Abstract
Regional numerical modeling provides a valuable means to assess
important aspects of natural systems when the cost and effort of direct
observation is impractical; the Arctic Ocean and its marginal seas and
archipelagos represent a domain where such applications abound. We
describe the configuration of and results from a set of coupled sea-ice
ocean circulation models that are based on the Regional Ocean Modeling
System (ROMS). Challenging features include large fresh water fluxes
from the major Arctic rivers, seasonal land-fast ice, and ice-covered
open boundary conditions in nested models. A broad-scale domain, dubbed
the Pan-Arctic ROMS (PAROMS) model, extends from the Aleutian Islands to
southern Greenland using a telescoping horizontal grid spacing that
varies from 4 km in the Pacific to 8 km in the Atlantic.

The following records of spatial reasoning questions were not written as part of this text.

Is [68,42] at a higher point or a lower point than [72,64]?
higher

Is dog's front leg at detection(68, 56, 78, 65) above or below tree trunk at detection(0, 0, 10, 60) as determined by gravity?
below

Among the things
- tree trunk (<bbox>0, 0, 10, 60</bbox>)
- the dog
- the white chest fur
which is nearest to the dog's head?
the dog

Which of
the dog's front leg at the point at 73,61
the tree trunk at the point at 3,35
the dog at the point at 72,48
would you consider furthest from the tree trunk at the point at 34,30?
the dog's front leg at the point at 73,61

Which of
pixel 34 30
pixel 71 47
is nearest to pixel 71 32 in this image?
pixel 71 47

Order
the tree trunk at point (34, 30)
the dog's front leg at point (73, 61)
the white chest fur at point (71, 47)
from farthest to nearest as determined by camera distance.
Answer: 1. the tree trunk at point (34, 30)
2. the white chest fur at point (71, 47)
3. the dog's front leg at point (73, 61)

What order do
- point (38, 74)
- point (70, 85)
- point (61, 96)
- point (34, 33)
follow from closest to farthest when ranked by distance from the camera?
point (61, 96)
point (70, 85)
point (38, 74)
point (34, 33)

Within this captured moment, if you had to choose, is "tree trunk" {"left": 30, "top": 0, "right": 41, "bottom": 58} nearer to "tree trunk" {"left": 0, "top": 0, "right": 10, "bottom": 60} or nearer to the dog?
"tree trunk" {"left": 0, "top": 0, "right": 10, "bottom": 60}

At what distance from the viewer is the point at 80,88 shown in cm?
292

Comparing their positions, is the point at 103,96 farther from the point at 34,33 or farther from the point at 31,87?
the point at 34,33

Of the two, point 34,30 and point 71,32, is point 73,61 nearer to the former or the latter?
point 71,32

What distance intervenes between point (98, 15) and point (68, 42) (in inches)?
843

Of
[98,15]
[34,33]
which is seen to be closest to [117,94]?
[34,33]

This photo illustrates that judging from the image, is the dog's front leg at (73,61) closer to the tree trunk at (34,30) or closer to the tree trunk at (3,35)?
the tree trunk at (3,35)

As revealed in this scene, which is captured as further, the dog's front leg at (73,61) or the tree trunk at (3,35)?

Higher-resolution domains include nested grids at 3 km and 500 m grid
spacing. Coastal discharges are prescribed as lateral inflows
distributed over the depth of the ocean-land interface. The model
includes tides, sea ice, updated bathymetry, and atmospheric forcing
from the MERRA reanalysis. We assess the model’s performance with
respect to tides, storm surges, wind-driven circulation, and
thermohaline fields. A hindcast integrated over 1983-2015 provides a
means to assess synoptic, seasonal and inter-annual variability.
Applications include investigations of shelf flow field pathways,
residence times and advective timescales, and energetics balances.